# Roaches



## Derek Benson (Feb 19, 2004)

This summer, I've been thinking about trying a few different food sources for some of my larger anurans. I've heard that roaches would be a good source, and I've heard of lobsters, hissers, etc. Which one(s) would work out the best? I've got larger Phyllomedusas that these would be fed to. At the zoo where I volunteer, they have hissers, but they are enormous and the rear legs are very spiney, could this be a problem? Do nymphs have spiney legs? Also, any care information on them is great appreciated. I found some very tight fitting screen lids at the local pet store, I use thme for crickets and they work well. I often find crickets climbing upside down on the screen, meaning there's no escape route. For roaches, I've heard that vaseline is good to prevent them form climbing? Any and all input is appreciated.


----------



## EDs Fly Meat (Apr 29, 2004)

*Try Lobsters Derek*

Try Lobsters Derek

They are soft bodied and not too crunchy for the Phyllomedusa's. Be advised. They can climb glass, and have the ability to fly but mine never seemed to want to. Feeding them is easy in that they eat just about anything. even newspaper. But table scraps are better.
Later,
Dave

p.s. Newly hatched nymphs can be fed to darts.


----------



## phyllomedusa (May 17, 2004)

Hi derek,
Lobster roaches are probably one of the best foods i have found. Only drawback is they can climb glass. They produce extremely quickly as long as they are fed well. There is a brush on non stick coating (i'll be carrying it later this year however i believe australianbeardies.com carries it still) that even the tiniest lobster roach nymph cant climb. The nymphs come out about 1/8th-3/16th inch so are perfect for most darts and the adults are 1inch to 1.25 inchesin length and are great for treefrogs and bearded dragons. I raise them in modified 5 gallon buckets (cut a large hole in the top and 2-3 large holes and hot glue screening to them but use a very fine screen). I keep bearded dragons and uromastyx also so i tend to have veggies to give to the roaches(they love zuccini and yellow squash). I also feed a high quality dog food. Feeding them to the frogs i put them in small plastic lids (like the type that seal up mailing tubes) that have straight sides and not graduated as the roach nymphs seem to run around for awhile before finding their way up and out of the dish. 
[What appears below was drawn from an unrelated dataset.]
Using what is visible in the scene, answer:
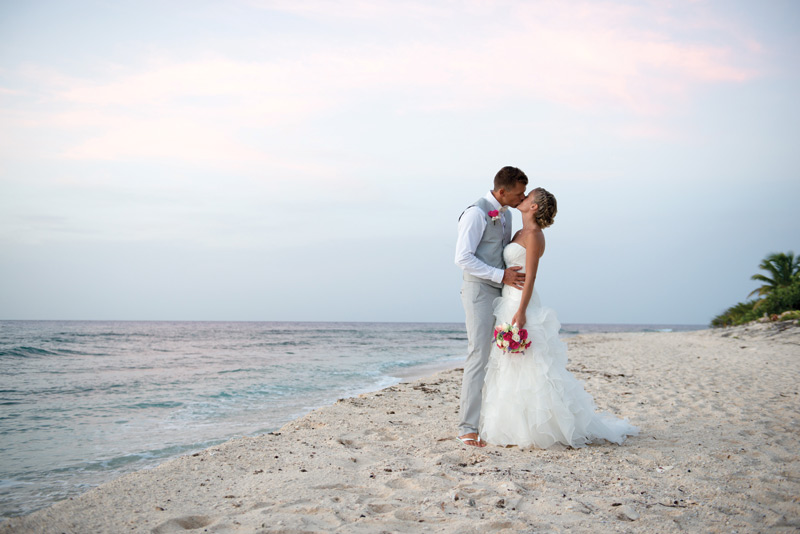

I used to culture hissers but found then only useable for the first or sencond instar before they became too chitinous for amphibs. I used to feed the adult hissers to a male nile monitor and he would love them but the hard chitinous head crest of the roaches would never be digested. I actually had to take a long pair of forceps and remove a roach that got stuck in his throat (it was an old large male hisser). I eventually became allergic to them.


Sean


----------



## Derek Benson (Feb 19, 2004)

Tnanks for the information guys. Lobsters sound like the way to go. Where do I go about obtaining some? Feeding veggies is no problem, because I have a russian tortoise that eats a lot of that stuff as well. One question I have is how do you get thme out of their tank into the frog's tank? Like crickets, put a paper towel roll in there and tap them into your feeder cup? Would they fly out? Another question, can you supplement them? Or do you guys just use as the occasional treat? Thanks a lot.


----------



## phyllomedusa (May 17, 2004)

Hi derek and dave,
Lobsters don't fly. At least not in the traditional sense. They can flutter their wings and maybe clumsily fly a few inches but that is about it. They only get their full wings at full adult at by the time they breed the tips of the wings get beat up that they really dont even try to fly. I keep them on egg cartons(like crickets). I came up with an idea for getting the smaller size roaches that works perfectly. I take a piece of 1.5 inch or 2 inch pvc pipe and cut it to 5-6 inches and drill a bunch of holes(1/4 or 3/8 inch) on one third of a side and put an end cap on either end . Inside it you can put either dog food or veggies(a quarter of a zucchi works best) and just stick it inside the bucket of roaches. I usually keep 2 of these per bucket. Just tap them to one end and pop the other end off The small ones just crawl in for the food(and they like the darkness too). I feed these 2-3 times a week to my darts and treefrogs. The baby roaches can be dusted with vitamins(this actually hinders there ability to climb).


Sean


----------



## geckguy (Mar 8, 2004)

I recently got some lobsters and they produce extremely quickly, I got 25 adults and about a month later I have hundreds of babies, all my darts seem to like them, except the thumbs which I haven't bothered feeding them to. Vaseline keeps them in there tub, keep them warm and they will do great, I have mine over a heat pad set to 88 degrees. If you need small roaches you can gather some of the egg cases and put them in a small container and wait for them to hatch, then feed from that container.


----------



## phyllomedusa (May 17, 2004)

Uh jacob lobster roaches are live bearers .


Sean


----------



## geckguy (Mar 8, 2004)

That would explain my difficullty in finding egg cases, but I assumed that was because I was uisng coco fiber as a substrate and the cases were getting coated in it making them impossible to find, the local species of roach does this, so I separated some in to a container without cocofiber and found a cylindrical yellow object that came from a roach, it is about 3/8", I saw it come out. I am not doubting you on the live bearing fact, but what was this yellow thing?


----------



## mindcrash (Mar 3, 2004)

Thats the egg case, it is extracted back into the female.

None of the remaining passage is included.